The short, non-useful answer is fairly simple - they can if the game is designed in such a way to allow them to work.
All real-life small-unit tactics are based on a handful of very simple principles - namely, achieve a larger volume of fire than your enemy in order to allow your own men freedom to maneuver and ultimately destroy the enemy.
The problem of course, comes in the concept of volume of fire and maneuver. In a game like gears of war for example, it takes an enormous quantity of fire to bring down a single opponent and as such, simple volume of fire is not terribly effective in the general sense. Yet even in this game you find that while volume is not terribly important, relative lethality is and as such, any time you outnumber your opposition (the only way in the game to achieve any kind of fire superiority if player skill is equal) you will find that the odds of compleating any sort of maneuver increase dramatically.
Most FPS games however favor neither volume of fire or maneuver - instead they rely almost entirely on the careful application of fire by individual players. Modern Warfare (or the sequel for that matter), a game that seems like a prime candidate for the application of the most general prinicples of small unit combat, has a combination of mechanics where most game modes are actually openly hostile to any attempt to apply real life tactics. While lethality is certainly present (and as such volume of fire becomes important), the freedom of maneuver becomes almost entirely irrelevent. Distances in the game are so short and cover so ineffective that it is rare any gun battle lasts more than a few seconds. Assuming a target(s) could be suppressed, sending other players to flank is almost certainly a wasted effort. In the time it takes for the unit to maneuver, the fight is almost certainly over. Worse still, the most commonly played game modes result in a constantly shifting battlespace who's only real tactical features are areas of varying inherent danger when attempting to transverse them. If you consider that only a handful of the game modes offer players a compelling reason to stand their ground and fight, you realize that the game most people play most of the time has very little in common with scenarios in which real life tactics were developed. Having proper lethality matters little when there is little freedom of or incentive to maneuver.
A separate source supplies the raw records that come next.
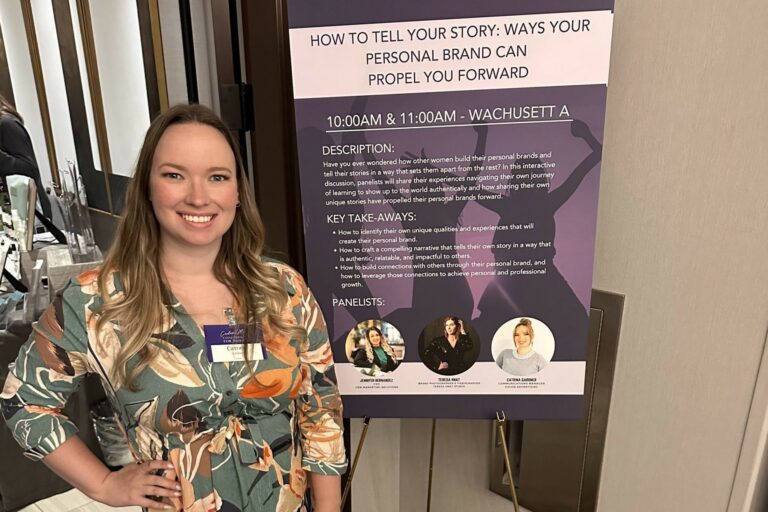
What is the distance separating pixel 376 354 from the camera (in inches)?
56.4

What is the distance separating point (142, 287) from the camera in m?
1.10

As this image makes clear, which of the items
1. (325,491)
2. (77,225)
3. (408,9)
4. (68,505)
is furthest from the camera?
(77,225)

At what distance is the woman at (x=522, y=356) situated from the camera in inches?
53.9

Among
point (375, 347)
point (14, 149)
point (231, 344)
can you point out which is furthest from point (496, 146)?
point (14, 149)

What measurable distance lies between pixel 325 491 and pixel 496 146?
0.90m

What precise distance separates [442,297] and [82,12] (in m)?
3.01

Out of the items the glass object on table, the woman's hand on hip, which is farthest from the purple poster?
the glass object on table

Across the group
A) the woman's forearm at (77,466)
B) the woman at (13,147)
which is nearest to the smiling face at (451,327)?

Oddly, while the most general principles rarely make their way into games, a different (but related) set of tactics can and in fact often is applied to games like Battlefield - that is the principle of combined arms. As any player who has spent much time with the series will attest, any attack tends to be more successful when players properly coordinate the available assets. When a single tank (or even small group) attacks a stronghold, the result is usually a few casualties on the defending team and an enormous pile of wreckage for the attackers. If a pure infantry assault is attempted, the result is generally a bit more successful but often gives the same result. Yet, somehow, when combined an infantry/tank assault tends to be more successful than the sum of it's parts might imply. The reason is relatively simple - the biggest danger the tanks face is anti-armor weapons - the infantry accompanying the tanks are ideally suited to destroying such annoyances. The biggest danger facing the infantry is machine gunners and riflemen from the defenders - a problem that the tanks are ideally suited to face. When properly applied, a combined arms offensive allows an assaulting (or defending) force to minimize their weaknesses and as such maximize their offensive potential.
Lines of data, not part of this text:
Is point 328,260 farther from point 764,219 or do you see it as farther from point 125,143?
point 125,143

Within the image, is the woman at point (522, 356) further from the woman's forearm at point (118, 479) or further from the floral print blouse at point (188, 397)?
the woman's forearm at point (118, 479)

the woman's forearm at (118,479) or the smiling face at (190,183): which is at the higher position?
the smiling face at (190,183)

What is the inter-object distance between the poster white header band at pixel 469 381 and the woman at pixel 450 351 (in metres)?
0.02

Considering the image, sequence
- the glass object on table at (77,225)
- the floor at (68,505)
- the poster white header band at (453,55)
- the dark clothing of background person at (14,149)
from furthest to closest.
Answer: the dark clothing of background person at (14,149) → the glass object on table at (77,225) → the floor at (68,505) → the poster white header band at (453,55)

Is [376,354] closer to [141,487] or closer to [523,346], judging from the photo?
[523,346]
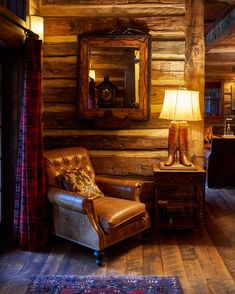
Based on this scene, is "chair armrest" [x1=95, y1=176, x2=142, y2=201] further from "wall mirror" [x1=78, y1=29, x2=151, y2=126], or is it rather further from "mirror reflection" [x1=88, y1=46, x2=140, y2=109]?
"mirror reflection" [x1=88, y1=46, x2=140, y2=109]

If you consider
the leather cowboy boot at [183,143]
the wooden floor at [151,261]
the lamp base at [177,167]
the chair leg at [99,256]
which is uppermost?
the leather cowboy boot at [183,143]

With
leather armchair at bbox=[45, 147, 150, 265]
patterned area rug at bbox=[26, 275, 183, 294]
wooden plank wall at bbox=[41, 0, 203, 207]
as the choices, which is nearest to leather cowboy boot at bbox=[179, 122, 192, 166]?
wooden plank wall at bbox=[41, 0, 203, 207]

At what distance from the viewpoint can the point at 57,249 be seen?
3789 millimetres

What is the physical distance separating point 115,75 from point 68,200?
1.61 metres

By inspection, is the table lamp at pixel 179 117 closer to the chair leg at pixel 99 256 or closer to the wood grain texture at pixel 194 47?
the wood grain texture at pixel 194 47

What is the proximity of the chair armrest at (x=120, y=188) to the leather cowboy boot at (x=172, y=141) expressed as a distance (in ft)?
1.44

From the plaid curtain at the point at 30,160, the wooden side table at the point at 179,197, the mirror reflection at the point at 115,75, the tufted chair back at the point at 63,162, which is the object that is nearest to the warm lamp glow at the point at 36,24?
the plaid curtain at the point at 30,160

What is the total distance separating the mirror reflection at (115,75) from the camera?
14.5ft

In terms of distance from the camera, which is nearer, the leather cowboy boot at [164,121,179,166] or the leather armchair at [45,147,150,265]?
the leather armchair at [45,147,150,265]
Of course, such things are rarely well coordinated and few games actually allow for a true combined arms approach. Often, it is simply by sheer luck that such a tactic is attempted - a great enough quantity of players descend on a point and haul with them their preferred (or smiply available) assets. Such a move generally succeeds, both because of the strength of the combined arms approach to combat and because when it occurs it is usually the result of a significant portion of a team being in the same spot.
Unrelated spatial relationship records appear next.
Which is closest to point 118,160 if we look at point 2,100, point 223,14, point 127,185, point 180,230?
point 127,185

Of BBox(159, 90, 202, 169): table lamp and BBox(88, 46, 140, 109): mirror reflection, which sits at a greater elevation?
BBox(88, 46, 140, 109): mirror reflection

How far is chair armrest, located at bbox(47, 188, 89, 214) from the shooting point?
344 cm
Of course, everyone uses some variety of tactic when they play an FPS game, unless they simply act at random and hope for the best. In your average game of battlefield for example, you'll find that most players naturally seem to hold a basic understanding of a few principles. Snipers for example, generally understand that they need to try and occupy a vantage that has wide sight lines and preferably overlooks an avenue that enemy infantry are likely to cross while players who favor armor tend to understand that they need to use their tank at the points of greatest resistance for maximum effect. Without any real coordination however, the inevitable result is games are won and lost primarily because one team either has significantly more skill on average or simply because the particular collection of players on one side just happen to prefer tactics that support one another. A well coordinated team can often be far more effective than a highly skilled group of individuals. To put it in perspective, while snipers might be useful in certain moments in a game of battlefield bad company, if you have been pushed all the way to the final point, chances are quite excellent that you would better serve your team using a weapon that favors close quarters combat over one that favors long ranged precision.